:: WHAT TO PRODUCE ::
Please write out the full listing beneath this line exactly, skipping its images.

** SUPPLIED DATA follows **

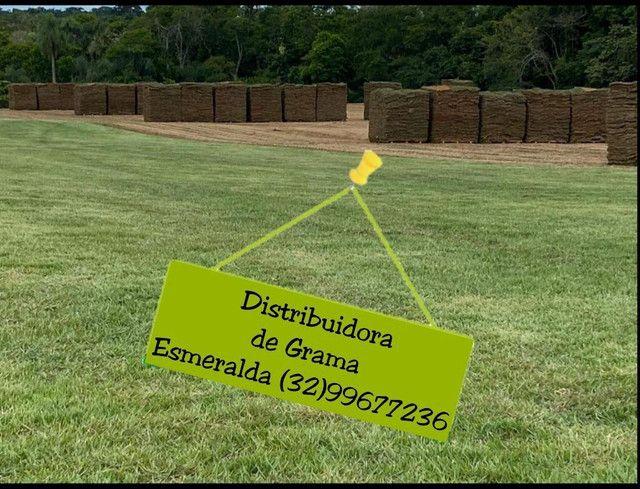 Grama esmeralda - Foto 3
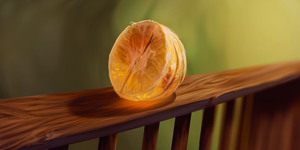 #1- Still life practice- Orange by Obpony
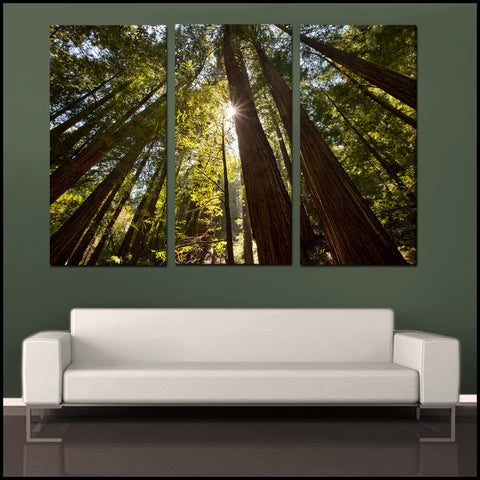 towering forest sunlight tryptich 3 piece fine art canvas wall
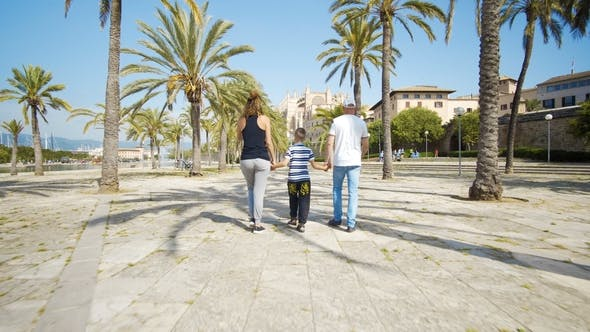 Cover Image for Mother, Father and Son Walking between Palm Trees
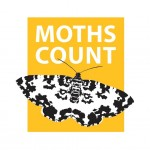 Moths Count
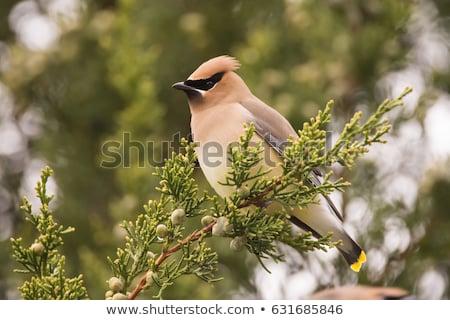 cedro · albero · uccello · colore · naturale · orizzontale - foto d'archivio © rhamm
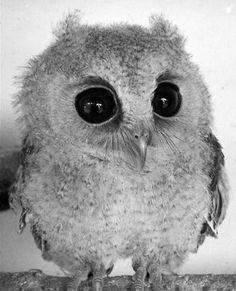 Baby owl, reminds me of my lil boy. So cute and wide eyed.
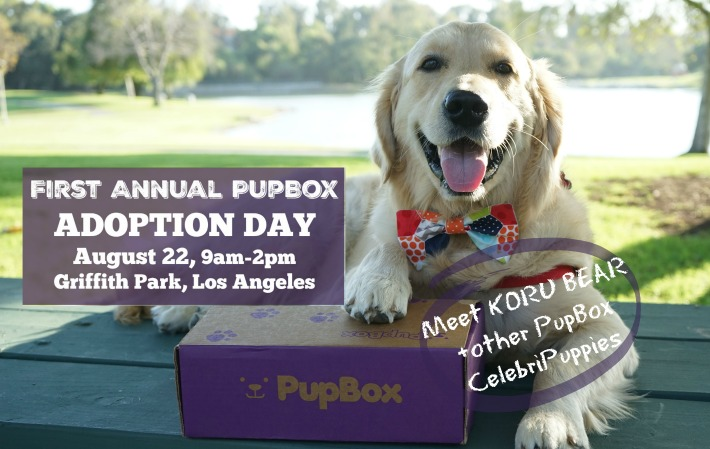 Dog Adoption Day Ri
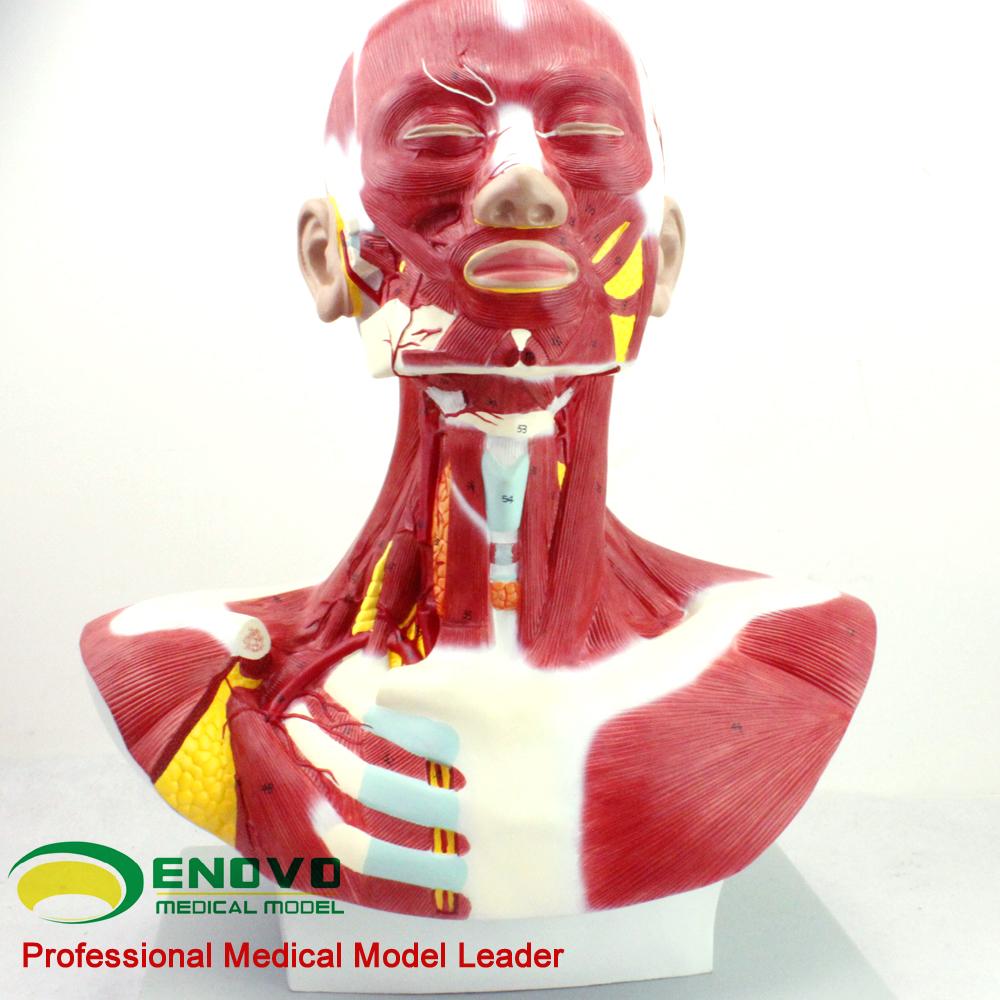 Vender 12029 anatomía médica de la cabeza y el cuello de los ...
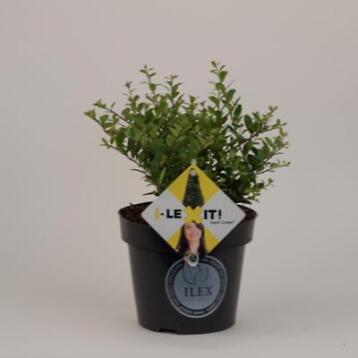 ilex crenata Dark Green met 2 of 3 planten per pot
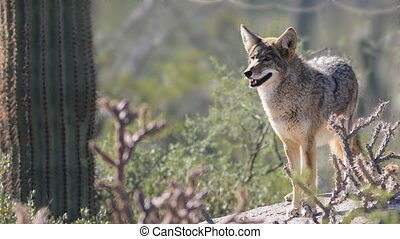 Watchful Coyote, anis latrans in the Sonoran Desert - A...
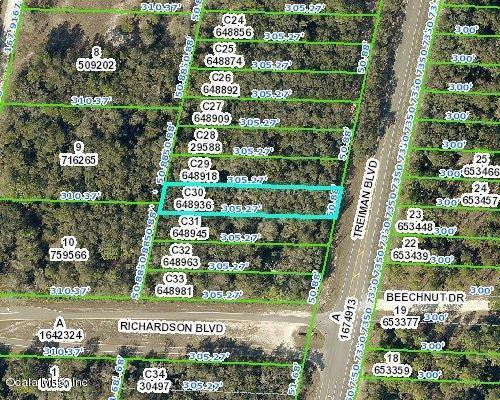 00 Treiman Boulevard, Webster, FL 33597 (MLS #557242) :: Bosshardt Realty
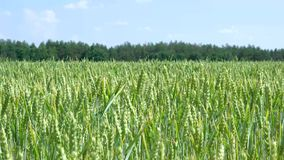 绿色麦子茎在风吹 影视素材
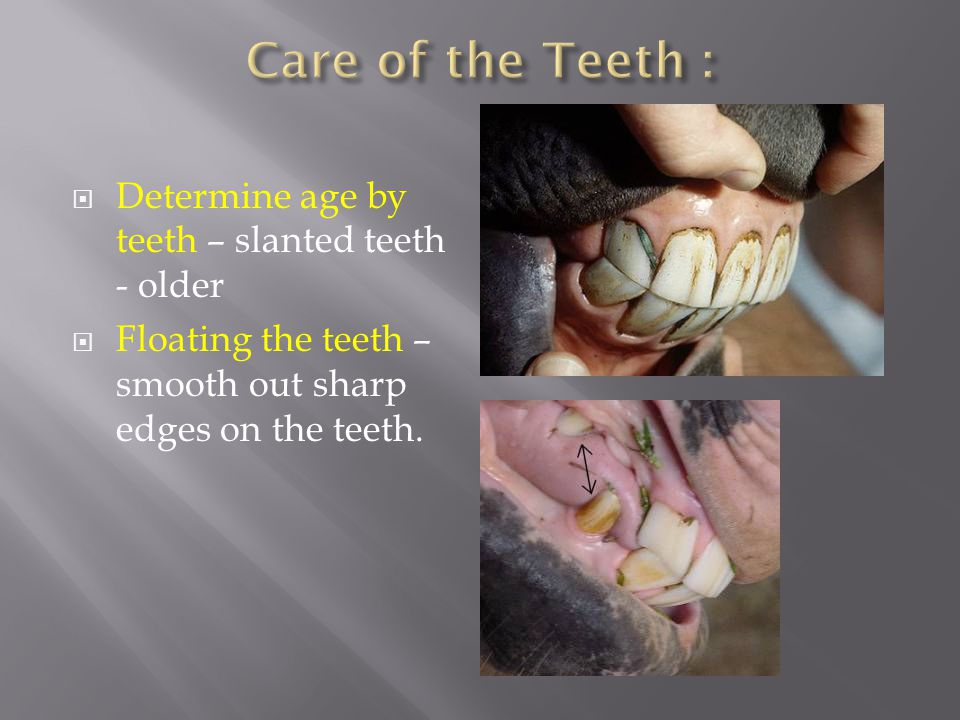  Determine age by teeth – slanted teeth - older  Floating the teeth – smooth out sharp edges on the teeth.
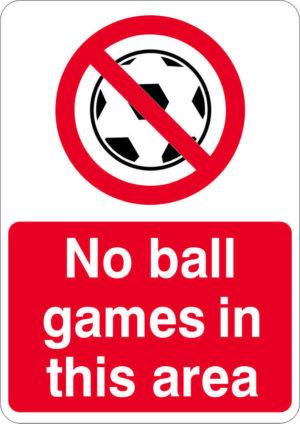 No Ball Games Sign alternate image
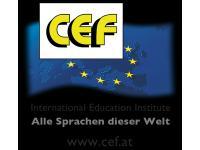 Institute CEF - International Education Institute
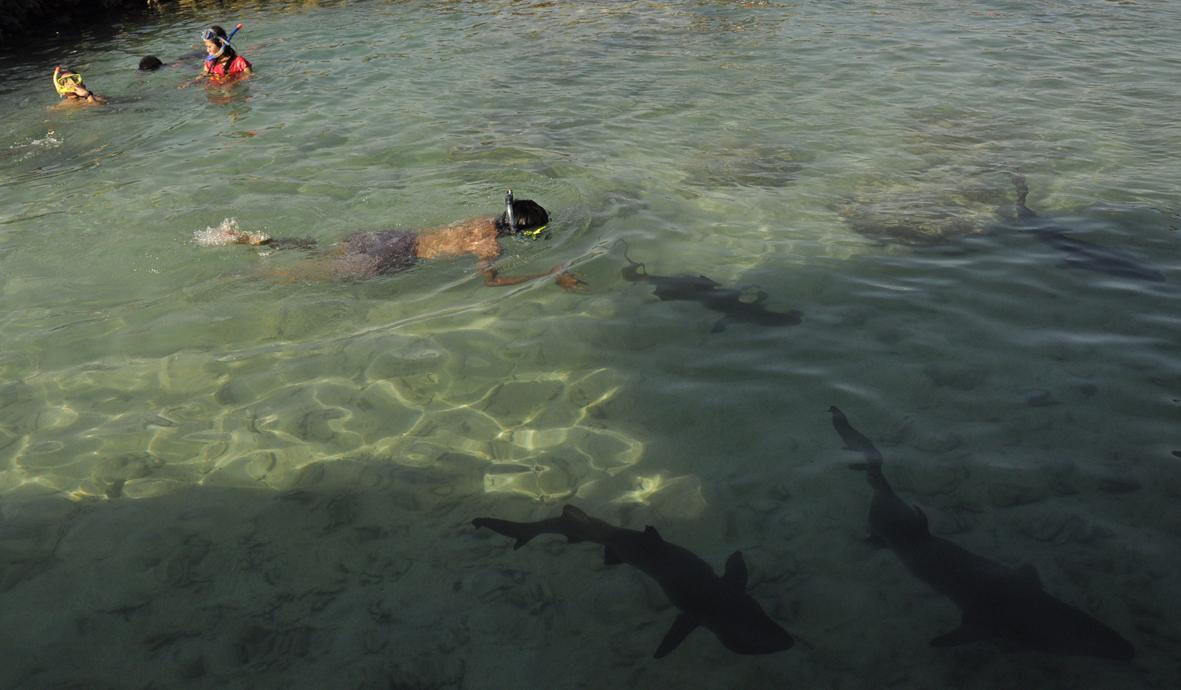In the Shark Pool, Karimunjawa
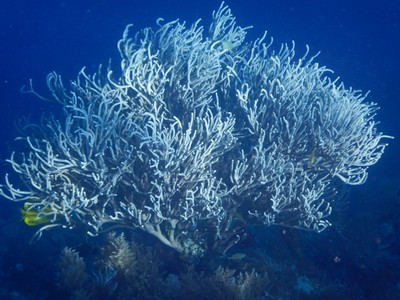 Branching whip coral; soft corals are integral members of the reef ecosystem and provide habitat for fish, snails, algae and a diversity of other marine species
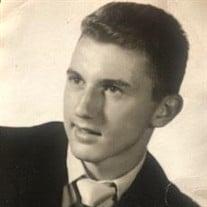 Dominick P. Capotorto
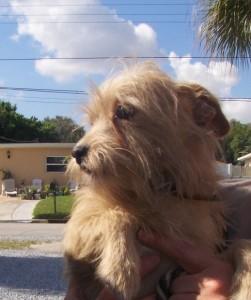 vip cooper terrier 2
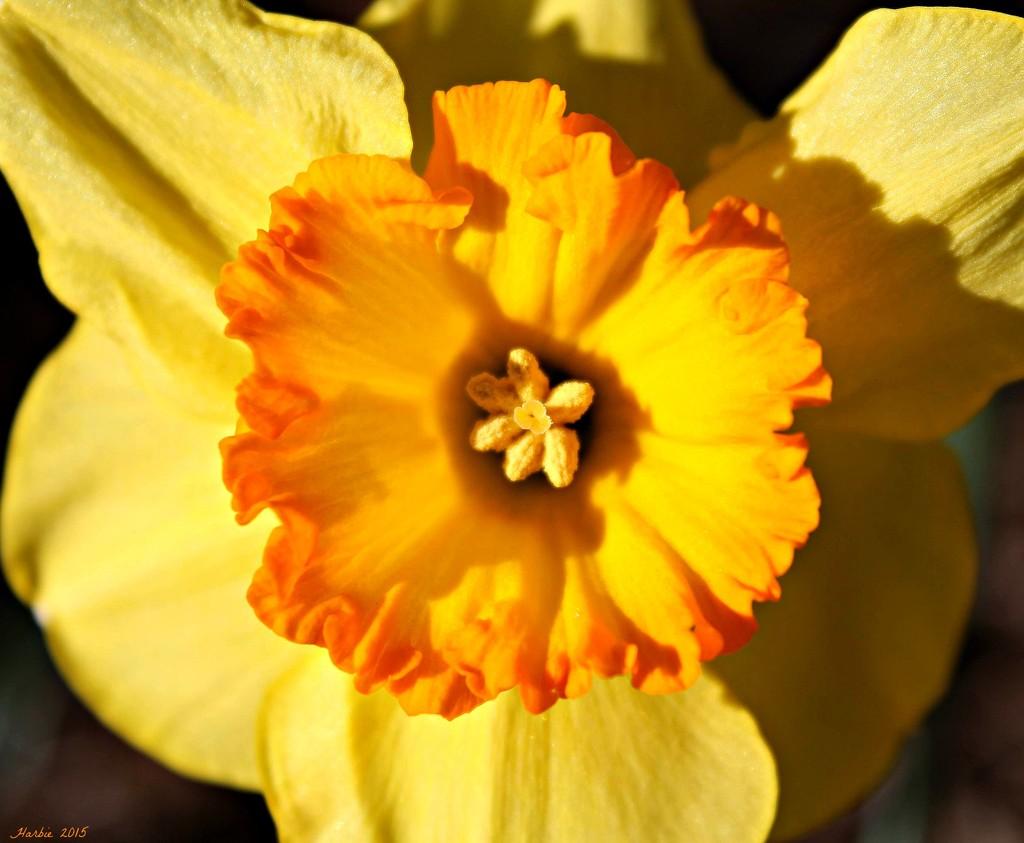 Daffodil by harbie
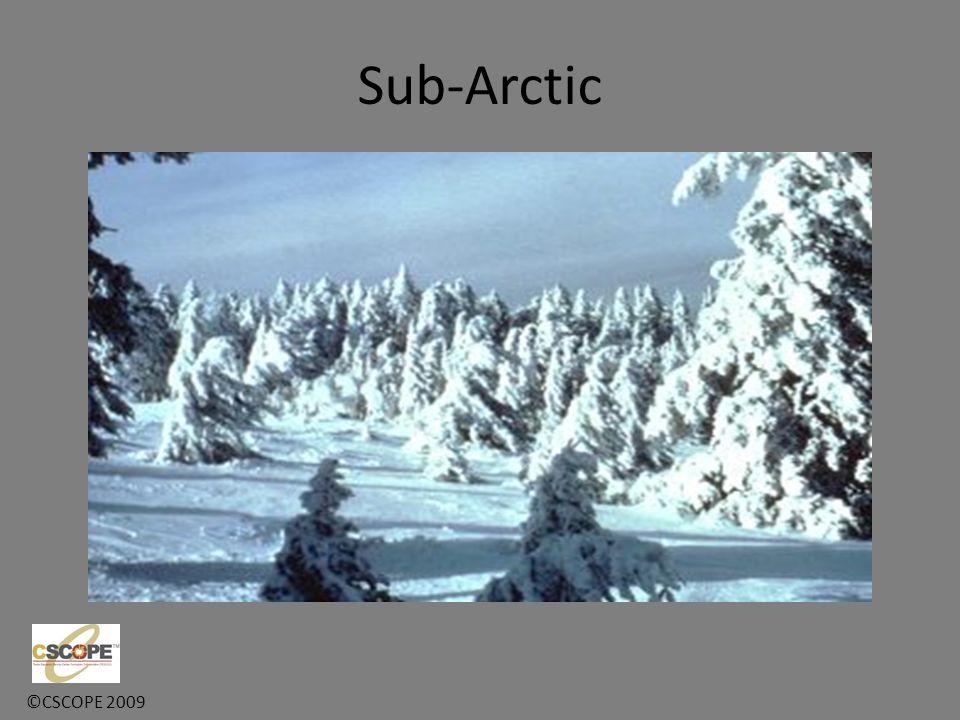 ©CSCOPE 2009 Sub-Arctic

** End of SUPPLIED DATA **

:: SOLVED PROBLEM ::
 Grama esmeralda - Foto 3
 #1- Still life practice- Orange by Obpony
 towering forest sunlight tryptich 3 piece fine art canvas wall
 Cover Image for Mother, Father and Son Walking between Palm Trees
 Moths Count
 cedro · albero · uccello · colore · naturale · orizzontale - foto d'archivio © rhamm
 Baby owl, reminds me of my lil boy. So cute and wide eyed.
 Dog Adoption Day Ri
 Vender 12029 anatomía médica de la cabeza y el cuello de los ...
 ilex crenata Dark Green met 2 of 3 planten per pot
 Watchful Coyote, anis latrans in the Sonoran Desert - A...
 00 Treiman Boulevard, Webster, FL 33597 (MLS #557242) :: Bosshardt Realty
 绿色麦子茎在风吹 影视素材
  Determine age by teeth – slanted teeth - older  Floating the teeth – smooth out sharp edges on the teeth.
 No Ball Games Sign alternate image
 Institute CEF - International Education Institute
In the Shark Pool, Karimunjawa
 Branching whip coral; soft corals are integral members of the reef ecosystem and provide habitat for fish, snails, algae and a diversity of other marine species
 Dominick P. Capotorto
 vip cooper terrier 2
 Daffodil by harbie
 ©CSCOPE 2009 Sub-Arctic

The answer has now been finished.